8.

4.4K 90 27
                                    

*wszystkich rozdziałów – z opublikowanymi – jest 21 + piszę 22. mam w planach zrobić duuużo "rozciągnięć" w książce lub namieszać, więc mam nadzieję, że będziecie czekać na epilog, bo zdaje mi się, że niedługo zakończmy rozdział z "DADDY". miłego wieczoru xx

zachęcam do gwiazdkowania, bo to sprawia, że moja motywacja rośnie*

*skończyłam pisać całą książkę, teraz tylko muszę publikować dla was rozdziały*

Ścisnęłam mocniej ramię plecaka, przemierzając szkolny plac. Większość uczniów jeszcze siedziała na dworze i czerpała przyjemność z pogody.
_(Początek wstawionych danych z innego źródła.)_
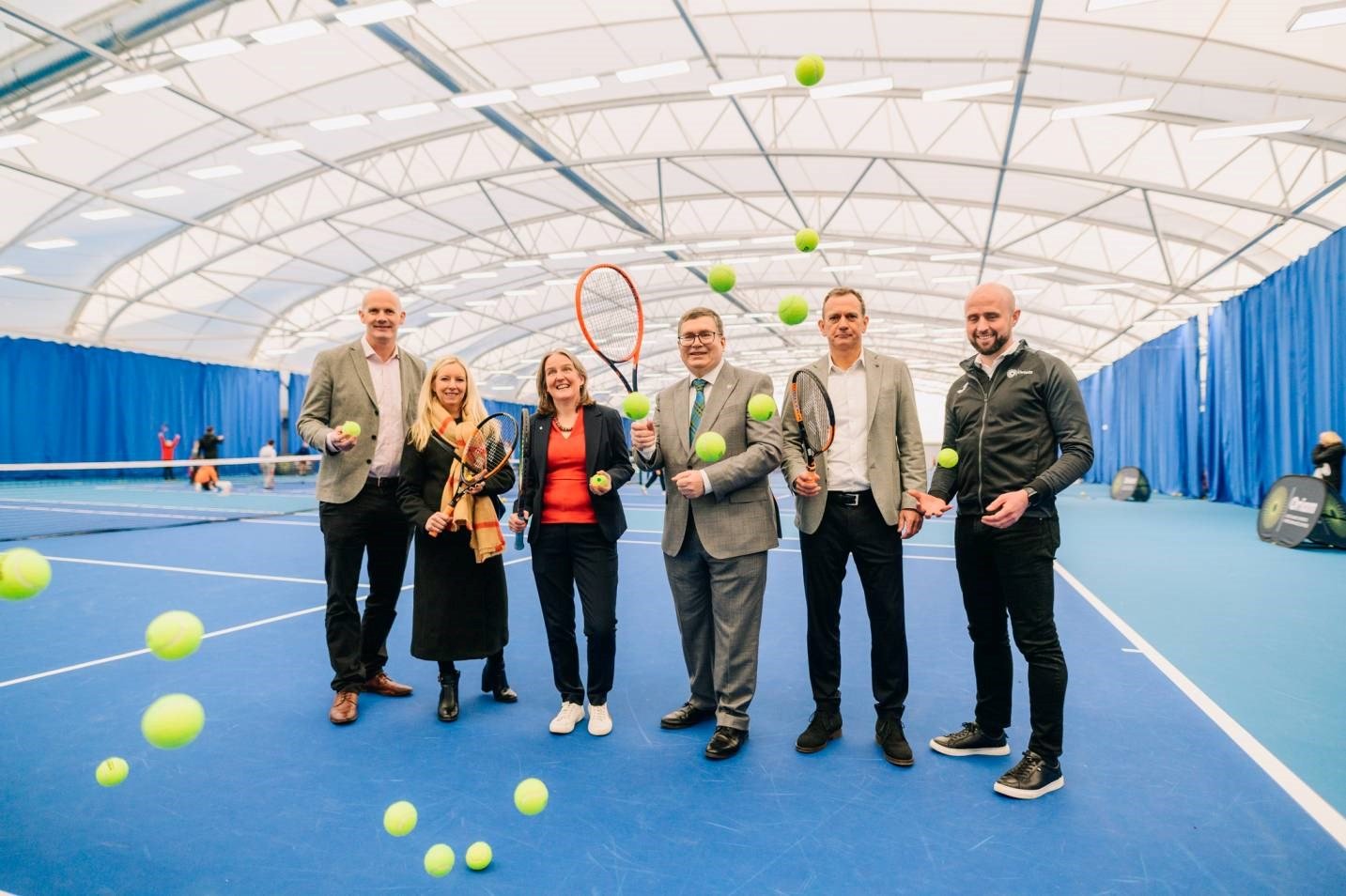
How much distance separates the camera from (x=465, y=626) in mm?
3717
— Lottie, musisz mi wszystko opowiedzieć! — głos przyjaciółki wrócił mnie na ziemię, gdy jej ramiona oplotły się wokół mojej talii.
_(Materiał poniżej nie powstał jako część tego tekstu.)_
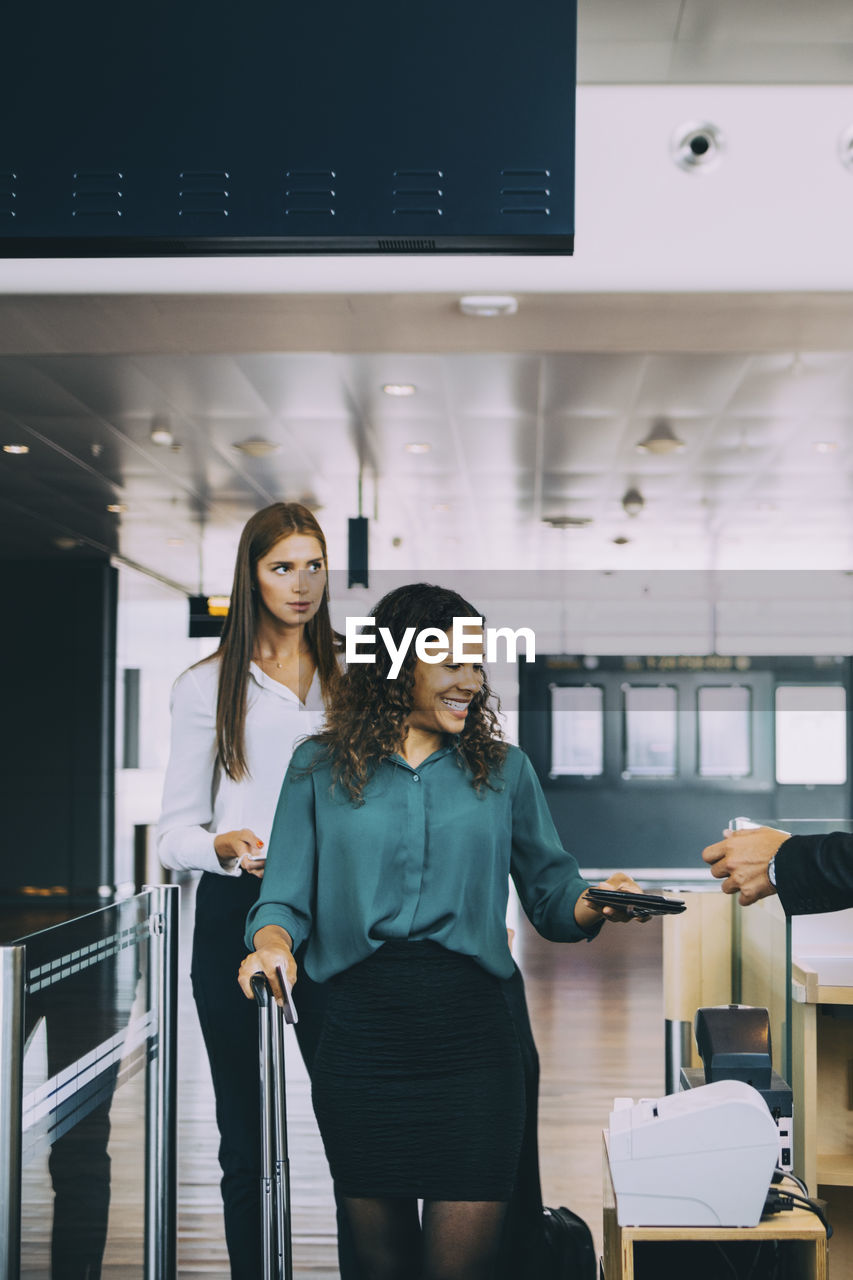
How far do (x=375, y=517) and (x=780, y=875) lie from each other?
1326mm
— Oczywiście. — zaśmiałam się, przytulając ją do siebie. Odsunęłyśmy się na odległość jednego metra, ciesząc się jak dzieci.

— Chodźmy do szkoły. — nakazała, ciągnąc mnie za łokieć do szkoły.

Weszłam z Eve do środka. Od razu powędrowałyśmy do odpowiedniej sali, aby nie spóźnić się na lekcję. Powoli wchodziłyśmy po schodach na trzecie piętro, gdzie znajdowała się sala.

Klasy przeważnie były otwarte, gdy był tam nauczycieli, bądź inny opiekun.

— Więc? Gadaj! — popędziła mnie podekscytowana. Chyba bardziej się przejmowała ode mnie.

— Hej, spokojnie. — zachichotałam, szturchając lekko jej ramię. — wszystko po kolei.

Przekręciła oczami. Po chwili zadzwonił dzwonek, oznaczający rozpoczęcie lekcji.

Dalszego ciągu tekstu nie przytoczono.